Crecen más de un 30% las quejas ciudadanas por la tramitación de las ayudas sociales
El Ararteko pide que se actúe con diligencia ante el riesgo de exclusión Lamarca critica el cierre de Heldu, el servicio de atención a extranjeros
Diario de noticias de Gipuzkoa, , 30-03-2011El escenario actual de crisis ha incrementado notablemente la preocupación de los ciudadanos en torno a sus derechos sociales. Tanto es así que el Ararteko ha visto cómo este último año se han disparado hasta en un 30% las quejas referidas a las distintas prestaciones como pueden ser la Renta de Garantía de Ingresos o las Ayudas de Emergencia Social.
El Defensor del Pueblo en Euskadi, Iñigo Lamarca, no oculta su inquietud por las consecuencias negativas que está trayendo la coyuntura económica actual. Reconoce que los mayores perjudicados están siendo las personas en riesgo de exclusión social, por lo que pide a las administraciones que gestionen las ayudas “con la mayor diligencia posible”. Según explicó ayer durante la presentación de su informe anual en el Parlamento Vasco, en ocasiones, el tiempo que se emplea en la tramitación de las solicitudes resulta excesivo, por lo que hizo un llamamiento a que se “prioricen” las reclamaciones de los colectivos más necesitados.

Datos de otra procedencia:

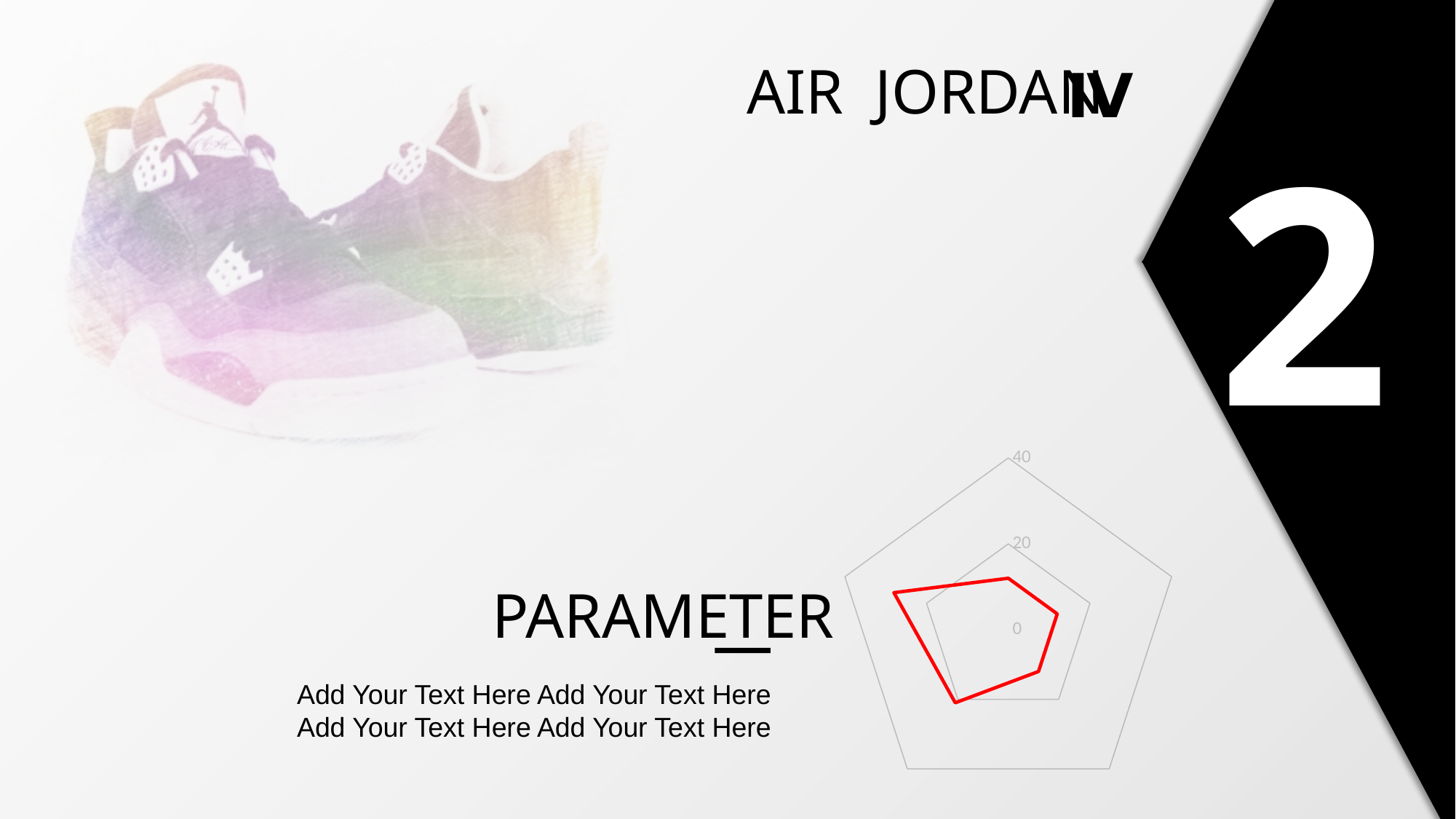
What colour is the plotted data line on the radar chart? red Is the value on the left-hand axis of the radar chart greater or less than 20? greater What is the highest value labelled on the radar chart's scale? 40 How many axes (categories) does the radar chart have? 5 Is the value on the right-hand axis of the radar chart greater or less than 20? less Which axis of the radar chart has the larger value, the left-hand axis or the right-hand axis? left-hand axis What kind of chart is shown on the slide? radar chart How many data series are plotted on the radar chart? 1 Is the value on the left-hand axis of the radar chart greater or less than 40? less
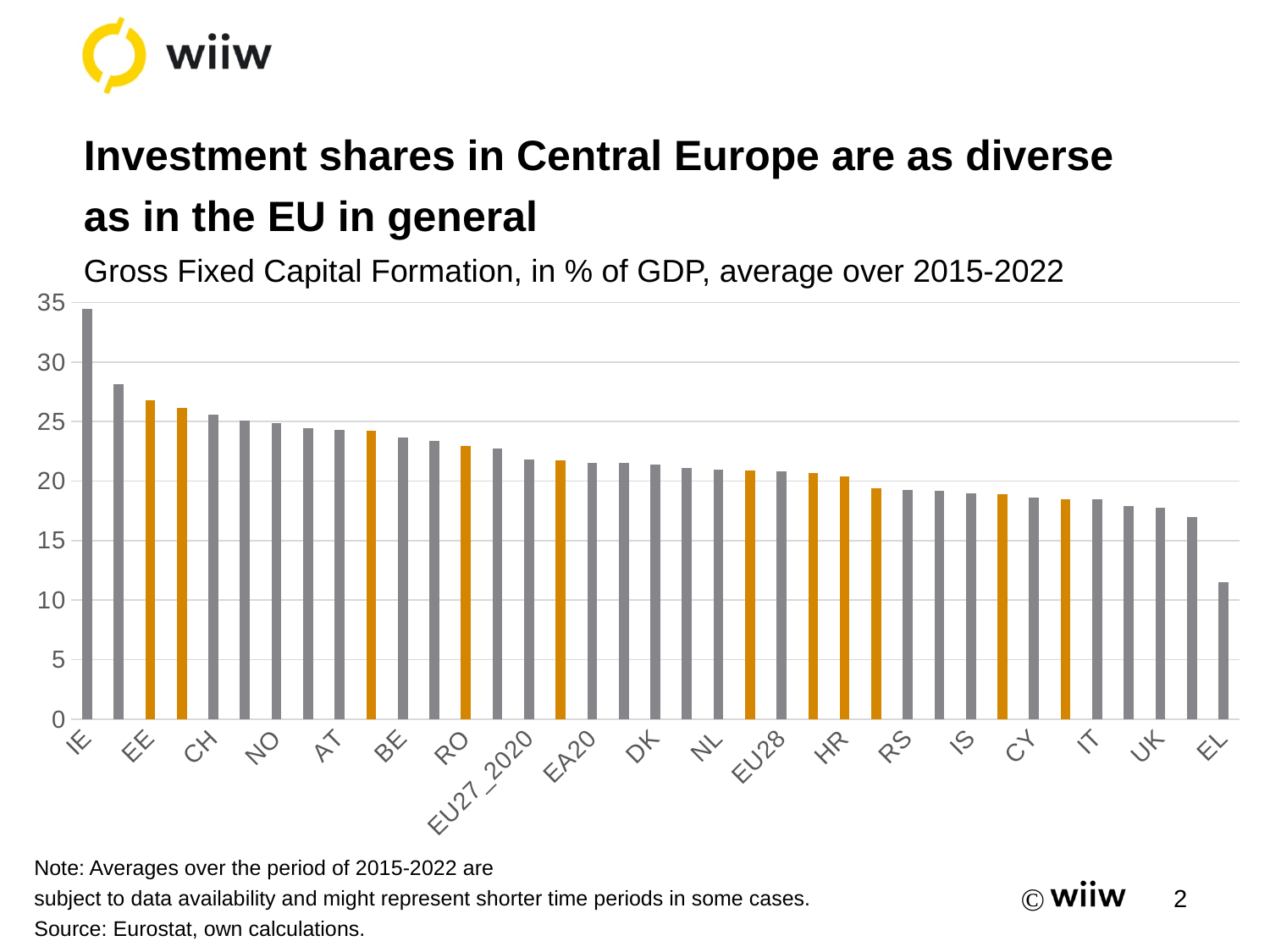
Is the value for IE greater or less than 30? greater How many category labels are shown on the x axis? 19 Which country has the lowest Gross Fixed Capital Formation share of GDP? EL Which has a larger value, CH or HR? CH Is the value for EL greater or less than 15? less Is the value for EE greater or less than 25? greater Which country has the highest Gross Fixed Capital Formation share of GDP? IE Do the bar values rise or fall from left to right along the x axis? fall What kind of chart is shown on the slide? bar chart What is the subtitle describing the measure plotted in the chart? Gross Fixed Capital Formation, in % of GDP, average over 2015-2022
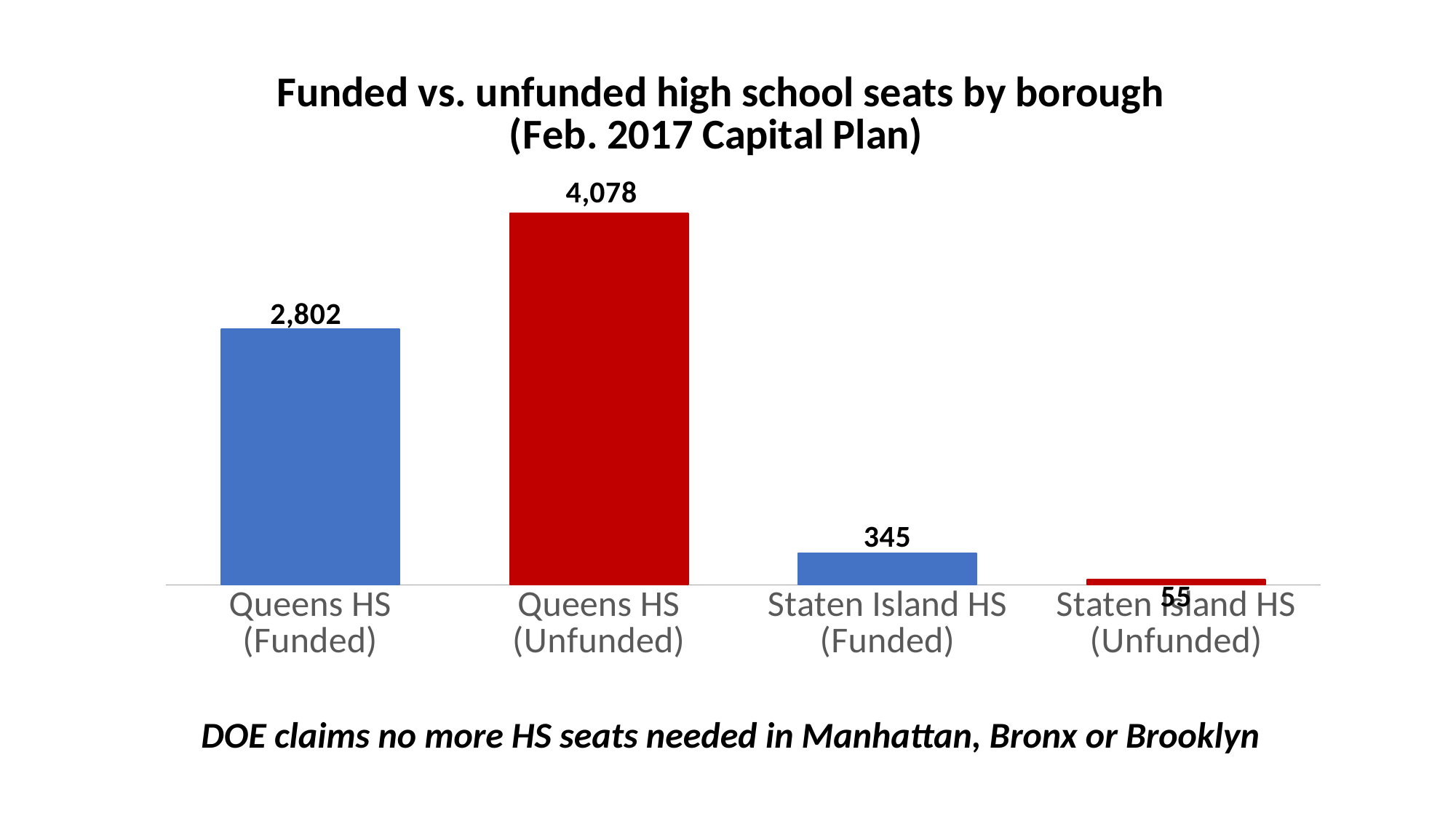
What is the value for Queens HS (Funded)? 2,802 What is the title of the chart? Funded vs. unfunded high school seats by borough (Feb. 2017 Capital Plan) What is the difference between Queens HS (Unfunded) and Queens HS (Funded)? 1,276 Which category has the lowest value? Staten Island HS (Unfunded) What is the value for Staten Island HS (Funded)? 345 How many categories are shown in the chart? 4 Which is larger, Queens HS (Funded) or Staten Island HS (Funded)? Queens HS (Funded) What is the value for Queens HS (Unfunded)? 4,078 What is the value for Staten Island HS (Unfunded)? 55 Which category has the highest value? Queens HS (Unfunded) What kind of chart is shown on the slide? Bar chart What is the difference between Staten Island HS (Funded) and Staten Island HS (Unfunded)? 290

El Defensor del Pueblo de Euskadi alertó de que cada vez con mayor frecuencia se está tendiendo a vincular la inmigración con la delincuencia, un hecho que calificó de “alarmante”. “Se está extendiendo un discurso que no está basado en estudios rigurosos y que relacionan la inmigración con el uso abusivo y fraudulento de servicios públicos y prestaciones”, denunció Lamarca. El Ararteko advirtió de que este hecho “puede afectar a la convivencia y cohesión social”.
Asimismo, el defensor ha centrado este año parte de su esfuerzo en manifestar su desacuerdo con la supresión del servicio de atención jurídico-social a personas extranjeras, Heldu, por parte del Departamento vasco de Empleo y Asuntos Sociales, y tratar de que se restablezca. En este sentido, recordó el nuevo modelo planteado por el Gobierno Vasco presenta todavía “quejas y disfunciones”.